Pedido escrito: No texto sobre a batata-doce, indique todas as cultivares com que é comparada a produção média por planta da ‘Lira’ e o valor atribuído a cada uma.
----- Texto fornecido
O teor de matéria seca da batata-doce é uma característica importante para os consumidores e para as utilizações industriais de batata-doce, e constitui um fator relevante nos programas de melhoramento. Assim, deverão ser preferencialmente selecionadas cultivares com teores de MS superiores a 25 % para serem produzidas para consumo em fresco e superiores a 30 %, para utilização na indústria (Rukundo et al., 2013). A ‘Lira’, com um teor de matéria seca superior a 30 %, poderá vir a tornar-se interessante na indústria para a produção de produtos diferenciados, como por exemplo farinhas para padaria e pastelaria e aperitivos.
Produção de batata-doce
A produção média de batata-doce por planta foi de 542,1 ± 24,6 g (Quadro 2), dos quais 41,9 ± 4,2 g correspondem a batatas-doces com calibre ≤50 g e 500,2 ± 26,0 g a batatas-doces com calibre ≥51 g. Se compararmos a produção média por planta da ‘Lira’ com a de outras cultivares produzidas no arquipélago dos Açores (Ledo, 2019), verificamos que representa aproximadamente metade da ‘Pai’ (1042,1 g), dois terços da ‘Abóbora’ (812,3 g) e menos de dois terços da ‘Estrela’ (927,9 g). Em relação a cultivares mais produtivas, como a ‘Chestnut’ (1071 g), a ‘Lira’ produz cerca de metade e um terço da ‘Pumpkin’ (1600 g), respetivamente (Maria & Rodica, 2015). Constata-se que a ‘Lira’ é uma cultivar pouco produtiva, mas que pelas suas características organoléticas é muito apreciada pelo consumidor (Louro & Marreiros, 2021).
----------
----- Dados de origem
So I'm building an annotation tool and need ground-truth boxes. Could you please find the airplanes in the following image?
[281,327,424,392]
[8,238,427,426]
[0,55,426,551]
----------
Tarefa concluída:
- ‘Pai’: 1042,1 g
- ‘Abóbora’: 812,3 g
- ‘Estrela’: 927,9 g
- ‘Chestnut’: 1071 g
- ‘Pumpkin’: 1600 g